**Trecho para leitura**
________________

A empresa Santos Brasil, maior operadora de contêineres do Brasil, quer que o projeto do túnel Santos-Guarujá, que está em fase preparatória para início de obras, tenha seu traçado alterado. Se o desenho atual da obra seguir sem mudanças, alega a companhia, haverá forte impacto logístico bilionário nas operações de seu terminal, o Tecon Santos, que é o maior do país dedicado a contêineres.

Segundo informações obtidas pela Folha, a companhia não é contrária à construção do túnel, obra que pretende melhorar a mobilidade entre Santos e Guarujá, mas tem uma série de críticas sobre o desenho dos acessos previstos para a obra, que mexeria não apenas com a estrutura atual de carga, mas também seus planos de expansão.

________________

**Dados fornecidos**
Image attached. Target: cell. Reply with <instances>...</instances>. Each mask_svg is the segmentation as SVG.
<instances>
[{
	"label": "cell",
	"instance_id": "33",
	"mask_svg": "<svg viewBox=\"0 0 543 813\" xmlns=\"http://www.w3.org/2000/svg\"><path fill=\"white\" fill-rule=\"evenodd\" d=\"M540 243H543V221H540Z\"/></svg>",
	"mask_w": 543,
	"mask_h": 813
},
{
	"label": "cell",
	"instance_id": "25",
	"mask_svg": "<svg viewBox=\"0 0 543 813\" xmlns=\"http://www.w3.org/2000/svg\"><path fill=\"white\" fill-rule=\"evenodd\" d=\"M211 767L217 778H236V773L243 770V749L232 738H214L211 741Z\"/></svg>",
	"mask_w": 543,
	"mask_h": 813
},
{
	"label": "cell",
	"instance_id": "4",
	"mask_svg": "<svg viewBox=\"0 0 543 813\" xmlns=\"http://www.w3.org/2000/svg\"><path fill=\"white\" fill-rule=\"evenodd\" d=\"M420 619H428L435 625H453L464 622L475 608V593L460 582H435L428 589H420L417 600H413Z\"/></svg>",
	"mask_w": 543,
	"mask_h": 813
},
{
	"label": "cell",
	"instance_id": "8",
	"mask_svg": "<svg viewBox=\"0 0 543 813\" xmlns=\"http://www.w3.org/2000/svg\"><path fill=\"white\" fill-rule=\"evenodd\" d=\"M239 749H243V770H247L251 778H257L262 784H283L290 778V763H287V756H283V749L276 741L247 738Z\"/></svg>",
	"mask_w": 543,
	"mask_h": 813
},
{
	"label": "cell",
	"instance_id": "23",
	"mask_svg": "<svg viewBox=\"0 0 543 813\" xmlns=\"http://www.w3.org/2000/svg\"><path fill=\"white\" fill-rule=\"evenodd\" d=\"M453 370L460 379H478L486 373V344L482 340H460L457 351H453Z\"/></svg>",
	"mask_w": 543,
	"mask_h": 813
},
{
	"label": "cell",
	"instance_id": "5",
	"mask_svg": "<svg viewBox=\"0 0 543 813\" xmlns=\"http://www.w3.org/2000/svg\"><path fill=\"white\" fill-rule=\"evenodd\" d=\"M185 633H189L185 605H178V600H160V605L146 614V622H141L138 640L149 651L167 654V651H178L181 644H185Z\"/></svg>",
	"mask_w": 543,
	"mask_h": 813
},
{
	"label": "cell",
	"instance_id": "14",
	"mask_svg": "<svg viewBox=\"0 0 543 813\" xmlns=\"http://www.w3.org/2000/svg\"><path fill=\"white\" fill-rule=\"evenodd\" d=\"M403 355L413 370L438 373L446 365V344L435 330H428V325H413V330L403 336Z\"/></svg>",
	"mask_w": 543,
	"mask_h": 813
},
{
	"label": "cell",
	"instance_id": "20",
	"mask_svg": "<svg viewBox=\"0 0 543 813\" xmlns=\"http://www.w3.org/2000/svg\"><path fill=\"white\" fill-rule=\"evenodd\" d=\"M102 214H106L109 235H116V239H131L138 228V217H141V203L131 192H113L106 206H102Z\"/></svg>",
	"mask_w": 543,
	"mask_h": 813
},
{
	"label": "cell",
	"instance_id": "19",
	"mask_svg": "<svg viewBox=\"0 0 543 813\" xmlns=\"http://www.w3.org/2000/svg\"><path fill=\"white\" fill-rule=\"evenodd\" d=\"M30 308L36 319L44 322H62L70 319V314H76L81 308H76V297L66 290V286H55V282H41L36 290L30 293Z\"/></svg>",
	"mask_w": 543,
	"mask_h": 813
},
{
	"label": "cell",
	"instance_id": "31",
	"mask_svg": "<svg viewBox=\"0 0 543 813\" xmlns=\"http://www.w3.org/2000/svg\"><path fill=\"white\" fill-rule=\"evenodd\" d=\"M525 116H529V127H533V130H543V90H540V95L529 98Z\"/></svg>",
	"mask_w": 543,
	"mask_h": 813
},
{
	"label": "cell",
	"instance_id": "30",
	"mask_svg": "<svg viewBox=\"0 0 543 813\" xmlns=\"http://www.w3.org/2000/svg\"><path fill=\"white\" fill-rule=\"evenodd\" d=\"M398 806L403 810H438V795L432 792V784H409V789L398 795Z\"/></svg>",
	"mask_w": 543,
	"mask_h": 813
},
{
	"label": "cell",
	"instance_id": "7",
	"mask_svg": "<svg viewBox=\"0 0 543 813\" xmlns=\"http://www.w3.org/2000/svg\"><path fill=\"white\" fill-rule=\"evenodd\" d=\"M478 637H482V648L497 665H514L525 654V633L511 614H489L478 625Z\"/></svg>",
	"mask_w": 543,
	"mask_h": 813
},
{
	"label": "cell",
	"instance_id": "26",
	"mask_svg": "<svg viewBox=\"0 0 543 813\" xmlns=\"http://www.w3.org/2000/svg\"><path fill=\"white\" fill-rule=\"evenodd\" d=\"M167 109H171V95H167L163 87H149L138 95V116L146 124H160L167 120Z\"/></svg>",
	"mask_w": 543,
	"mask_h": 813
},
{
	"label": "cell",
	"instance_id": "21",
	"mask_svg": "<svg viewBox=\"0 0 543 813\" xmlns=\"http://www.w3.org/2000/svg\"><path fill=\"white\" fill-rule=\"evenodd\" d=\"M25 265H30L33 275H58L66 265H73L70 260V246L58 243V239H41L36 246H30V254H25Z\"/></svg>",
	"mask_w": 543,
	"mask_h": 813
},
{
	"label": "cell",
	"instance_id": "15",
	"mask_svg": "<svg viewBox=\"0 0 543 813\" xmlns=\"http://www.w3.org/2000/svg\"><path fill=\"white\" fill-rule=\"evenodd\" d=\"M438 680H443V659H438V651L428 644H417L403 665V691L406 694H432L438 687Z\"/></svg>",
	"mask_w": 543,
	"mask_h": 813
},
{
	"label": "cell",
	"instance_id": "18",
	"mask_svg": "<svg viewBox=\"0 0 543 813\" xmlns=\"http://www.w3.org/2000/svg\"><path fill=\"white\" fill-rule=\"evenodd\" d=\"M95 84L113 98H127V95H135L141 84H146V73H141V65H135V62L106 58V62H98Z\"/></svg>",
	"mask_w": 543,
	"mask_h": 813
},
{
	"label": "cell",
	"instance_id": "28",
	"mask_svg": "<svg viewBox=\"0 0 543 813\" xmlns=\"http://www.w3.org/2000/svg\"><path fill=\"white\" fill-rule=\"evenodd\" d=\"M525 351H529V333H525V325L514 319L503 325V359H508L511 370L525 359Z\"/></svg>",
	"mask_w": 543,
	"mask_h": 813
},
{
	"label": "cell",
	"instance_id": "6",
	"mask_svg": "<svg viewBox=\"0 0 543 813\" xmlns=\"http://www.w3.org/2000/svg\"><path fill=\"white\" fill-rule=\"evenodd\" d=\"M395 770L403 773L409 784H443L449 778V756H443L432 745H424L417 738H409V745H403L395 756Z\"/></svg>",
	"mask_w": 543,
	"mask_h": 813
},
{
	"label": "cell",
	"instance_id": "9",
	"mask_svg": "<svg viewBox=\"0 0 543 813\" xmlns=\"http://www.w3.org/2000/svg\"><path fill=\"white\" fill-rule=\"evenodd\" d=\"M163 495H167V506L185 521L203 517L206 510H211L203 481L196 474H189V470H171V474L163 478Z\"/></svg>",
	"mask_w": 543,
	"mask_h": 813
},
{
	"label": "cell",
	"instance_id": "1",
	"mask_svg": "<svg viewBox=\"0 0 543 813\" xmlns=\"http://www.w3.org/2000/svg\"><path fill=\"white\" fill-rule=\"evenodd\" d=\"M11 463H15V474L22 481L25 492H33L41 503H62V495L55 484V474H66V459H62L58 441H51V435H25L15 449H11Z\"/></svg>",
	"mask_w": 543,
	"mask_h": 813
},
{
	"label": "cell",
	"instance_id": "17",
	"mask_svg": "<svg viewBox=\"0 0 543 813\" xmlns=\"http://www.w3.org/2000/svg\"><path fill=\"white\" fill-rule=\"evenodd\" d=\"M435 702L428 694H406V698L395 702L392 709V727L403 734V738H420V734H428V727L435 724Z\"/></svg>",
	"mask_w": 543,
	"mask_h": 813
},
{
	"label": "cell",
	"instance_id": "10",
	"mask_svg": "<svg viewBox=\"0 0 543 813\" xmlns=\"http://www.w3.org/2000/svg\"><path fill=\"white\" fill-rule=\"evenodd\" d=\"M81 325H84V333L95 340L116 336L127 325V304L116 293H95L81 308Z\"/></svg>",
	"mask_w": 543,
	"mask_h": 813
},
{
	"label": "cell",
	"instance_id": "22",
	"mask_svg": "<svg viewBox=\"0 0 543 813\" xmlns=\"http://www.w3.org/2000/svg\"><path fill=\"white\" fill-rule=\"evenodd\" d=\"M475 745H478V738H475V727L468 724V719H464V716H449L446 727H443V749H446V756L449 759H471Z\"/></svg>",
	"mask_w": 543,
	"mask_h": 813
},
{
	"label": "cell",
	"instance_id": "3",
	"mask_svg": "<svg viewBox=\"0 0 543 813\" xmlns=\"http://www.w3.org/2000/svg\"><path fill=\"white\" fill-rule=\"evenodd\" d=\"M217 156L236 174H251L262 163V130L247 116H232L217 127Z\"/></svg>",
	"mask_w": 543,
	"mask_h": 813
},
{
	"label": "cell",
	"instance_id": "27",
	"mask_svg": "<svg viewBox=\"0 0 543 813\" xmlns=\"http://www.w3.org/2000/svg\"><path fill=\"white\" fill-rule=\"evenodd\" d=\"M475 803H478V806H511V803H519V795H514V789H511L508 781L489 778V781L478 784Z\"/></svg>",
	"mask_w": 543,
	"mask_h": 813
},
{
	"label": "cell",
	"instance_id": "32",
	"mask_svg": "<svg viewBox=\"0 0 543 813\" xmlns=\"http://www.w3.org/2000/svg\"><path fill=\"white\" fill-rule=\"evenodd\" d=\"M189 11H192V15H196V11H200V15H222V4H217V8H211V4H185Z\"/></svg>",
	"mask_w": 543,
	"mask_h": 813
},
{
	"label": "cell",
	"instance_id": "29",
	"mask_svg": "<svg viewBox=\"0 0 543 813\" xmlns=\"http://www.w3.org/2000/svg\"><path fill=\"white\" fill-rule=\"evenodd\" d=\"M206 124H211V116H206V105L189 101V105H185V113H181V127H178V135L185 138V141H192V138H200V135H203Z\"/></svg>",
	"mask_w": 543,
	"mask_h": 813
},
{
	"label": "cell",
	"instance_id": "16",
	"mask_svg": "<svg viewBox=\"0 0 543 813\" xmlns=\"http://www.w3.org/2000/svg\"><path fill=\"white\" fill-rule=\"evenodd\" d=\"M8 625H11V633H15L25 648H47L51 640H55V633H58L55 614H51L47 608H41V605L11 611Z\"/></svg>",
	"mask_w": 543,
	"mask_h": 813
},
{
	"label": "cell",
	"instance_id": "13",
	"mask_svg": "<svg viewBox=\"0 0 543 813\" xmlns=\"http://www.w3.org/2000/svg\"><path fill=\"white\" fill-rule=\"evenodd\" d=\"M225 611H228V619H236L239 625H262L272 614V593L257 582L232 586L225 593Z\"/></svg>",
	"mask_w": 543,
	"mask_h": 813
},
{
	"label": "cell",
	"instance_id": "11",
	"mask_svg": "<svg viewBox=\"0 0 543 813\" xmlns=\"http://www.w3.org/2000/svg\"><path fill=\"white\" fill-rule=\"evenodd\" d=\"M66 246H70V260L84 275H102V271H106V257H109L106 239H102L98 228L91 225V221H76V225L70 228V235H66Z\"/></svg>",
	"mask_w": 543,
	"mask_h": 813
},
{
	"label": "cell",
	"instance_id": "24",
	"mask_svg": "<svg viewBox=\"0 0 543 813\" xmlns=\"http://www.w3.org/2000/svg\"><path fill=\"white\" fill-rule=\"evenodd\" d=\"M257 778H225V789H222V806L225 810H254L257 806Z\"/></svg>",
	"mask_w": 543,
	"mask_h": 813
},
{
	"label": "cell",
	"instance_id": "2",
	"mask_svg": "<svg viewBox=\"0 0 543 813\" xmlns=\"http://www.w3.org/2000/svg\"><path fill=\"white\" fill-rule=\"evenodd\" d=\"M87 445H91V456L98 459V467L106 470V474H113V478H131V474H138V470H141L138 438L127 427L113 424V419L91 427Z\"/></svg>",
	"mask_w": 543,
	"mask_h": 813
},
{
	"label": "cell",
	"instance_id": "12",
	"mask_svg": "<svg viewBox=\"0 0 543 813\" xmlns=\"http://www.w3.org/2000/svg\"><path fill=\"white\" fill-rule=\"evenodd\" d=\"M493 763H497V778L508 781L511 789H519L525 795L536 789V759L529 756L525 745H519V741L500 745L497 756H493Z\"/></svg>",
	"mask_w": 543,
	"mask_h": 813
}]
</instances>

________________

**Tarefas a realizar**
**a.** Reescreva o trecho sobre o túnel Santos-Guarujá a partir das palavras "A empresa Santos" até depois de "planos de expansão.", substituindo "companhia" por "empresa".
**b.** Diga se cada afirmação a seguir está de acordo com o trecho sobre o túnel Santos-Guarujá, respondendo sim ou não e citando as palavras do trecho que decidem a questão: (i) a Santos Brasil é contrária à construção do túnel; (ii) o Tecon Santos é o maior terminal do país dedicado a contêineres; (iii) as obras do túnel já começaram.
Os dados apresentados vêm de outra fonte.

**Respostas a seguir**
**a.**
A empresa Santos Brasil, maior operadora de contêineres do Brasil, quer que o projeto do túnel Santos-Guarujá, que está em fase preparatória para início de obras, tenha seu traçado alterado. Se o desenho atual da obra seguir sem mudanças, alega a empresa, haverá forte impacto logístico bilionário nas operações de seu terminal, o Tecon Santos, que é o maior do país dedicado a contêineres.

Segundo informações obtidas pela Folha, a empresa não é contrária à construção do túnel, obra que pretende melhorar a mobilidade entre Santos e Guarujá, mas tem uma série de críticas sobre o desenho dos acessos previstos para a obra, que mexeria não apenas com a estrutura atual de carga, mas também seus planos de expansão.

**b.**
(i) Não: "a companhia não é contrária à construção do túnel".
(ii) Sim: "que é o maior do país dedicado a contêineres".
(iii) Não: "que está em fase preparatória para início de obras".